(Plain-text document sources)
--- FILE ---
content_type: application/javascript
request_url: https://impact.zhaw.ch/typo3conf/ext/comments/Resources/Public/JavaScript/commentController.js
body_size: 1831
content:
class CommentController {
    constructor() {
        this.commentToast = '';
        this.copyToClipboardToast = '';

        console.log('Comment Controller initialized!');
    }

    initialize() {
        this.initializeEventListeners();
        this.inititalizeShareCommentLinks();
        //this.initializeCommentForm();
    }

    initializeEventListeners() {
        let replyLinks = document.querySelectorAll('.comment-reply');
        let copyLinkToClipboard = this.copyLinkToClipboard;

**Task prompt:** Nothing but the lines from the beginning of the records through the line with "let replyLinks = document.querySelectorAll('.comment-reply');" should appear, each printed exactly.

**Solution to the problem:**
--- FILE ---
content_type: application/javascript
request_url: https://impact.zhaw.ch/typo3conf/ext/comments/Resources/Public/JavaScript/commentController.js
body_size: 1831
content:
class CommentController {
    constructor() {
        this.commentToast = '';
        this.copyToClipboardToast = '';

        console.log('Comment Controller initialized!');
    }

    initialize() {
        this.initializeEventListeners();
        this.inititalizeShareCommentLinks();
        //this.initializeCommentForm();
    }

    initializeEventListeners() {
        let replyLinks = document.querySelectorAll('.comment-reply');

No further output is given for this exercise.